Networking

What a trip! Measuring network latency in the cloud

A common question for cloud architects is “Just how quickly can we exchange a request and a response between two endpoints?” There are several tools for measuring round-trip network latency, namely ping, iperf, and netperf, but because they’re not all implemented and configured the same, different tools can return different results. And in most cases, we believe netperf returns the more representative answer to the question—you just need to pay attention to the details. 

Google has lots of practical experience in latency benchmarking, and in this blog, we’ll share techniques jointly developed by Google and researchers at Southern Methodist University’s AT&T Center for Virtualization to inform your own latency benchmarking before and after migrating workloads to the cloud. We'll also share our recommended commands for consistent, repeatable results running both intra-zone cluster latency and inter-region latency benchmarks.

Which tools and why

All the tools in this area do roughly the same thing: measure the round trip time (RTT) of transactions. Ping does this using ICMP packets, and several tools based on ping such as nping, hping, and TCPing perform the same measurement using TCP packets. 

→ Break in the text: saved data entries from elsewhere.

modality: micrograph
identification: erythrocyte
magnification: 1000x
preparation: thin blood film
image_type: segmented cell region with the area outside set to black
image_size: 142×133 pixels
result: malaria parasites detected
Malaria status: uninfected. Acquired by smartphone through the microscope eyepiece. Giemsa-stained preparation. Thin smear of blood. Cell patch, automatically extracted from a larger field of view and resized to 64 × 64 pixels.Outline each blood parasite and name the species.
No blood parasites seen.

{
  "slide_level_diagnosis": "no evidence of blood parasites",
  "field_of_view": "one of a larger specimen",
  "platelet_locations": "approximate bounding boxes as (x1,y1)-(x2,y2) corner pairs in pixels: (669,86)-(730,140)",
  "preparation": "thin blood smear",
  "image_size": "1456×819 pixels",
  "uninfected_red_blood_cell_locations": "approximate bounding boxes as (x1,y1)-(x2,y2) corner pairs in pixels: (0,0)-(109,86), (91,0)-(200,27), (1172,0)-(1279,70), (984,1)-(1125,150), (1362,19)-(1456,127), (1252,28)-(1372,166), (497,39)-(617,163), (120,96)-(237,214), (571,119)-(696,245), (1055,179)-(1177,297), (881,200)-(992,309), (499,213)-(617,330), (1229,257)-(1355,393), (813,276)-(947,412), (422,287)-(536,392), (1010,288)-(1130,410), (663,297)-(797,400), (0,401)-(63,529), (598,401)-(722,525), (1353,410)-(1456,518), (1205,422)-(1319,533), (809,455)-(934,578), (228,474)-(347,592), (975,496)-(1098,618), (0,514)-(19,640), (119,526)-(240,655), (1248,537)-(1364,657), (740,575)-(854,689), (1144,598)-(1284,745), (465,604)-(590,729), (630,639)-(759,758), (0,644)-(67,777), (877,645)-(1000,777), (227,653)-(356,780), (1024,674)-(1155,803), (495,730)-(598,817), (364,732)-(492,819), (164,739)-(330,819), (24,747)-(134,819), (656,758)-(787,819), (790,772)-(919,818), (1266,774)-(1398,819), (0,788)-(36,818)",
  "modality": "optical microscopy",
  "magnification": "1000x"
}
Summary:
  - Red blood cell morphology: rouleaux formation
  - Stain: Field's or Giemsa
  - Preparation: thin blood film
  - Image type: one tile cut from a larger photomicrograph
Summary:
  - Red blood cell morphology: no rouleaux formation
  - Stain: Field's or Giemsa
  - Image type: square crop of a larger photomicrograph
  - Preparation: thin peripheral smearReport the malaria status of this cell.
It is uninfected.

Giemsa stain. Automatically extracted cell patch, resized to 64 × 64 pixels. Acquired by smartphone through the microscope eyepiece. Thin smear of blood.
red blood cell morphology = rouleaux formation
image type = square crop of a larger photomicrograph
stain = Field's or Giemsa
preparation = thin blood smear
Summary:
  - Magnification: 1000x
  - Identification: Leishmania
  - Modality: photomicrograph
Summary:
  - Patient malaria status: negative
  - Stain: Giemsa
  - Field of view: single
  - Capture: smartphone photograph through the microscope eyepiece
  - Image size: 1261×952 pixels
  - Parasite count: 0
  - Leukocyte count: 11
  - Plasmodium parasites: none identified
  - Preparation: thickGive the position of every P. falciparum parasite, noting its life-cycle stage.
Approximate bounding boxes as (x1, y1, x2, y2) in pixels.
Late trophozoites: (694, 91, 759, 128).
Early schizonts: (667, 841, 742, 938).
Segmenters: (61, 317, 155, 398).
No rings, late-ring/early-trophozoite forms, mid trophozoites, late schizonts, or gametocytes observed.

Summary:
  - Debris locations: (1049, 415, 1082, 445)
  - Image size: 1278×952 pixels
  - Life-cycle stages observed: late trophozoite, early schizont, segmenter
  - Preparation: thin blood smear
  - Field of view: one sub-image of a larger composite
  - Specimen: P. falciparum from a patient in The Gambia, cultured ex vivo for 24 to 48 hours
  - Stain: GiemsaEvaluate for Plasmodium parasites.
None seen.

For example, using the following command, ping sends one ICMP packet per second to the specified IP address until it has sent 100 packets.

ping <ip.address> -c 100

Network testing tools such as netperf can perform latency tests plus throughput tests and more. In netperf, the TCP_RR and UDP_RR (RR=request-response) tests report round-trip latency. With the -o flag, you can customize the output metrics to display the exact information you're interested in. Here’s an example of using the test-specific -o flag so netperf outputs several latency statistics:

netperf -H <ip.address> -t TCP_RR -- \
  -o min_latency,max_latency,mean_latency

*Note: this uses global options: -H for remote-host and -t for test-name with a test-specific option -o for output-selectors. Example.

As described in a previous blog post, when we run latency tests at Google in a cloud environment, our tool of choice is PerfKit Benchmarker (PKB). This open-source tool allows you to run benchmarks on various cloud providers while automatically setting up and tearing down the virtual infrastructure required for those benchmarks. 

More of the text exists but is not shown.